INSTRUKSI YANG DIBERIKAN
Ketik ulang persis semua baris materi mulai dari baris yang memuat "Could you determine" sampai akhir materi, termasuk kedua ujungnya.

MASUKAN LATIHAN
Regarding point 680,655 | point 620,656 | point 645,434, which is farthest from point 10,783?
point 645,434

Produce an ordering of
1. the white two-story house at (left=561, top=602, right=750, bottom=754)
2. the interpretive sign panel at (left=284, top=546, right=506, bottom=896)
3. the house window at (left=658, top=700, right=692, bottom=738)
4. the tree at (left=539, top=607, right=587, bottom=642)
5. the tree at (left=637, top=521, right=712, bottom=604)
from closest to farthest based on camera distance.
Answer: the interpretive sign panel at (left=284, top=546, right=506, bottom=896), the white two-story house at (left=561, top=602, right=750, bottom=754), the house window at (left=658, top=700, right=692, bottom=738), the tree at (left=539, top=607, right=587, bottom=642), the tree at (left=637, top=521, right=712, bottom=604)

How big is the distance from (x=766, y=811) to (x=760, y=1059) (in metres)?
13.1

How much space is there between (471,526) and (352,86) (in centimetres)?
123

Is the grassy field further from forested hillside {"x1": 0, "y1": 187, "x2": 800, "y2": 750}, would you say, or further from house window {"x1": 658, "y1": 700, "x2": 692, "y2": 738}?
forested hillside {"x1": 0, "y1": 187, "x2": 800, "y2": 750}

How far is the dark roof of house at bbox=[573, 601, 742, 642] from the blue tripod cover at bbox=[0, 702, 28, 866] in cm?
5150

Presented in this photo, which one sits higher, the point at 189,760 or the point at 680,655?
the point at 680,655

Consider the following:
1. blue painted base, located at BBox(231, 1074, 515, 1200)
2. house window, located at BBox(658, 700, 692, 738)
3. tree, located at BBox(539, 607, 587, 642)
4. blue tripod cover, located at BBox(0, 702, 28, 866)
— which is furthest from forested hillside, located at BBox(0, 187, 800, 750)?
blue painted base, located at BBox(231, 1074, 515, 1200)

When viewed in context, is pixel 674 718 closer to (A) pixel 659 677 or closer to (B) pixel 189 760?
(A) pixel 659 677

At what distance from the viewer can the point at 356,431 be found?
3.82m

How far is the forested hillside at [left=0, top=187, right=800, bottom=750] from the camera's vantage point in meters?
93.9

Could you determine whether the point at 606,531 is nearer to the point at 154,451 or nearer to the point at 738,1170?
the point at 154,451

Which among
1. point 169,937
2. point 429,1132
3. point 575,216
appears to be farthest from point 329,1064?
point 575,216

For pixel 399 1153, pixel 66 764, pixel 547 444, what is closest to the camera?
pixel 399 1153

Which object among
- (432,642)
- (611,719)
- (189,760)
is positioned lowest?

PENYELESAIAN SOAL INI
Could you determine whether the point at 606,531 is nearer to the point at 154,451 or nearer to the point at 738,1170?
the point at 154,451

Which among
1. point 169,937
2. point 429,1132
3. point 575,216
appears to be farthest from point 329,1064?
point 575,216

For pixel 399 1153, pixel 66 764, pixel 547 444, what is closest to the camera?
pixel 399 1153

Which object among
- (432,642)
- (611,719)
- (189,760)
is positioned lowest?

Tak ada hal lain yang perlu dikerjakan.